Running Injuries and Goal Setting

I’m not sure if there’s ever a perfect time to admit to someone that you absolutely adore spreadsheets. Telling someone you love spreadsheets is harder than telling someone you love them for the first time. Like telling someone you love them, telling that special person about your love for spreadsheets can go many different ways. Worst case scenario, they laugh in your face, throw up a little, and then tell all their friends what a weirdo you are. This can happen with normal love as well. Best case scenario, they say it right back, and the two of you have an in depth discussion about conditional formatting and the appropriate amount of sheets in one excel document. This happens less often with normal love. Another reaction is that they send you a pie-chart detailing the various importance of all their feelings on what you’ve just revealed. This scenario almost always leads to a hasty marriage followed by a quicker divorce. It hardly ever happens with normal love.

The reason I’m babbling on about spreadsheets is because they, for me, are fantastic. I use them for budgeting, I use them for trip planning, and I use them for exercise. My current exercise spreadsheet is a twelve week plan consisting of yoga and running workouts that is stuck to my bedroom wall, covered in green highlights where things have been completed. I love it. It’s my favourite spreadsheet.

The only issue is, the two most recent workouts on there haven’t been given the green highlight of achievement. This is because of the bane of every spreadsheeters life, injury. You can set out the perfect 12 week plan, you can have an abundance of highlighters at the ready, you can follow the programme to a tee, but injury doesn’t care for your printouts.

Unfortunately I’ve somehow managed to twist both my knee and hips this week, which has left me hobbling somewhat. Now I can tell it’s not a major injury, I can still walk around the house, albeit in some pain, but knowing my body like I do I am assuming it will need at least a weeks rest to recover. Now because there’s always a spreadsheet ready for when the current one ends, this means that not only have all the goals for the next twelve weeks been changed, but for the weeks following that as well. 

Now as a spreadsheeter, I’m always happy when I get the opportunity to make new spreadsheets, even if it comes under less than happy circumstances, but as a fan of setting goals, having to move them back a couple of weeks isn’t ideal. Despite this, I have really been enjoying running again, so I still have the same determination to meet my goals by their new allotted dates.

But what are these goals? Well, they’re pretty simple because I’ve been taking things slowly to avoid injuries (I know). The first goal, which was due to be completed today, was to run a 5K straight through for the first time since 2019. The second goal was to run 15K in a week (from three runs).

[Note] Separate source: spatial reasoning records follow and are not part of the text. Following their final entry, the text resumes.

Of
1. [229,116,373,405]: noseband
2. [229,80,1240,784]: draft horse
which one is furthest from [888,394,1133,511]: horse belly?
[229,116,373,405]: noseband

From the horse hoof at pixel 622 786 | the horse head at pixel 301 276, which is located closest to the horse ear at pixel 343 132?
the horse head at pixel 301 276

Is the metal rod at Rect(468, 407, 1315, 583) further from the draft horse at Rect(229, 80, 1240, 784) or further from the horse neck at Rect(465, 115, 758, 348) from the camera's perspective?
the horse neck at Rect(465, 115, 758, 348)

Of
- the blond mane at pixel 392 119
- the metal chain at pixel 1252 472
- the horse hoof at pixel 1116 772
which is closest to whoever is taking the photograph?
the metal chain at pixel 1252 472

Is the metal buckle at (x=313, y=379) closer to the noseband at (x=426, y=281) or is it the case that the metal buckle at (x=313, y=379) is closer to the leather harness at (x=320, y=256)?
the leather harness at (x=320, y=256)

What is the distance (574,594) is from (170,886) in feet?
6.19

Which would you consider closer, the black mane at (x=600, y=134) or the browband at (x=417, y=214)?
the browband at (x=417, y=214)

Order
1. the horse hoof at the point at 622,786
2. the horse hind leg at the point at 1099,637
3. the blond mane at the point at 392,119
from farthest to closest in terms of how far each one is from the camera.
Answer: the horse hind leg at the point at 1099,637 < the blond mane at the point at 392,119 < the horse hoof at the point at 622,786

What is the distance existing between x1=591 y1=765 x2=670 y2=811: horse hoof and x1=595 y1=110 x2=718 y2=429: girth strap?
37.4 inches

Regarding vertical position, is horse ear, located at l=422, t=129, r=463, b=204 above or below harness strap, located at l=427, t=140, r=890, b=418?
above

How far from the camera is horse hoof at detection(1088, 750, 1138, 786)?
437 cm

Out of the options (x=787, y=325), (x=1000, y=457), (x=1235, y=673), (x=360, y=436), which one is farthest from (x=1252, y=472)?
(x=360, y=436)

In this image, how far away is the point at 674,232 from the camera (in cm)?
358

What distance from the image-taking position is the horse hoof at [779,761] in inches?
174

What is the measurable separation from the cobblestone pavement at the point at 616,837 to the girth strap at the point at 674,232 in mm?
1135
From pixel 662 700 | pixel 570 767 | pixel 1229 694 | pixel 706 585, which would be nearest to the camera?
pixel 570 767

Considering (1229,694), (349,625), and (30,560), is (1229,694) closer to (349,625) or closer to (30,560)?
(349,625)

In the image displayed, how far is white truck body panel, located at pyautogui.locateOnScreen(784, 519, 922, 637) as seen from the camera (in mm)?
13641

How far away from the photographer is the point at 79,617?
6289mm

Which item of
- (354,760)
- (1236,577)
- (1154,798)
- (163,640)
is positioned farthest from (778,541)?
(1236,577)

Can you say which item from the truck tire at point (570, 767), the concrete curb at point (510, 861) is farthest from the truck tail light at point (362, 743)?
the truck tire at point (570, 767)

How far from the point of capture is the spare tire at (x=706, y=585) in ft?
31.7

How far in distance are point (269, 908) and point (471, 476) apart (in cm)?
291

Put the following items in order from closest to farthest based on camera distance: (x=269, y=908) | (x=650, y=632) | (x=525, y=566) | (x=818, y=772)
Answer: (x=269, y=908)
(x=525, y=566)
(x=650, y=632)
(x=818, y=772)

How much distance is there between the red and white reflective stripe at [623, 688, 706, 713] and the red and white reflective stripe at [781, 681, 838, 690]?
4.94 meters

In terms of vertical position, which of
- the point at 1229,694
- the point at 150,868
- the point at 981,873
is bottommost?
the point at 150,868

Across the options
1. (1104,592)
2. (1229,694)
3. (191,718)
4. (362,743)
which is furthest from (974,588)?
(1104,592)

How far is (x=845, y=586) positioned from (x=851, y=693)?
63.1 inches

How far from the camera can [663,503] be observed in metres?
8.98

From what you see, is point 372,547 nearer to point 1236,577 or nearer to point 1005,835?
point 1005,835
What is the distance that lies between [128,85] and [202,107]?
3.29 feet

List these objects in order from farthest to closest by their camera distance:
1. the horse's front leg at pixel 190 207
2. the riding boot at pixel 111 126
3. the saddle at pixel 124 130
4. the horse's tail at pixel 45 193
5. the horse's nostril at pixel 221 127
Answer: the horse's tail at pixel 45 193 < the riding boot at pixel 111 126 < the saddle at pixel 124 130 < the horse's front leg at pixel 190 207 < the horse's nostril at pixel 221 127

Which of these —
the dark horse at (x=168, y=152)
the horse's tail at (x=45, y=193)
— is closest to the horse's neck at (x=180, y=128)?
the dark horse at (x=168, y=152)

The fourth goal was to run 10K straight through for the first time in my life. This goal wasn’t even on the initial 12 week spreadsheet, but sat, with its ‘before Christmas’ aim, on a future spreadsheet, ready to make its debut when the current one ended.

The good news is that the goals haven’t changed, they have merely been delayed by a couple of weeks. In the past a setback like this minor injury would have made me rip up all the plans and concentrate instead on something else, usually involving eating ice cream and hiding my running shoes. This time though it’s made me even more sure that I want to hit all my targets. I can’t wait to get my leg back to its best and use it to run, and jump, and do some awesome air kicks again. I’ve never done an awesome air kick in my life, but now I’m going to the second I get the chance.